20 En gij zult verzadigd worden aan Mijn tafel van rij paarden en wagenpaarden , van helden en alle krijgslieden, spreekt de Heere Heere.
21 En Ik zal Mijn eer zetten onder de heidenen; en alle heidenen zullen Mijn oordeel zien, dat Ik gedaan heb, en Mijn hand, die Ik aan hen gelegd heb.
22 En die van het huis Israëls zullen weten, dat Ik, de Heere, hun God ben, van die dag af en voortaan.
23 En de heidenen zullen weten, dat die van het huis Israëls gevankelijk zijn weggevoerd om hun ongerechtigheid, omdat zij tegen Mij hadden overtreden, en dat Ik Mijn aangezicht voor hen verborgen heb, en heb ze overgegeven in de hand van hun tegenpartijders, zodat zij allen door het zwaard gevallen zijn;
24 Naar hun onreinheid en naar hun overtredingen heb Ik met hen gehandeld, en Ik heb Mijn aangezicht voor hen verborgen.
25 Daarom zo zegt de Heere Heere: Nu zal ik Jakobs gevangenen terugbrengen, en zal Mij ontfermen over het ganse huis Israëls, en Ik zal ijveren over Mijn heilige Naam;
26 Als zij hun schande zullen gedragen hebben, en al hun overtreding, waarmee zij tegen Mij hebben overtreden, toen zij in hun land zeker woonden, en er niemand was, die hen verschrikte.

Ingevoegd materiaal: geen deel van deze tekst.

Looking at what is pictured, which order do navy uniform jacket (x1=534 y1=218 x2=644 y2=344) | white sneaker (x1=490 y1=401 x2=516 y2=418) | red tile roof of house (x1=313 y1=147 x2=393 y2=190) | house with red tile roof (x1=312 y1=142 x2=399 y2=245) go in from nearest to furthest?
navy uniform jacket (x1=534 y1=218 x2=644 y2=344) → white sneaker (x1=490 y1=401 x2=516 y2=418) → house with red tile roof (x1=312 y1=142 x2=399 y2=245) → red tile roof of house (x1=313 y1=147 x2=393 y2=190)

27 Als Ik hen zal hebben teruggebracht uit de volken, en hen vergaderd zal hebben uit de landen van hun vijanden, en Ik aan hen geheiligd zal zijn voor de ogen van vele heidenen;
28 Dan zullen zij weten, dat Ik, de Heere, hun God ben, daar Ik ze gevankelijk heb doen wegvoeren onder de heidenen, maar heb ze weer verzameld in hun land, en heb aldaar niemand van hen meer overgelaten.
29 En Ik zal Mijn aangezicht voor hen niet meer verbergen, wanneer Ik Mijn Geest over het huis Israëls zal hebben uitgegoten, spreekt de Heere Heere.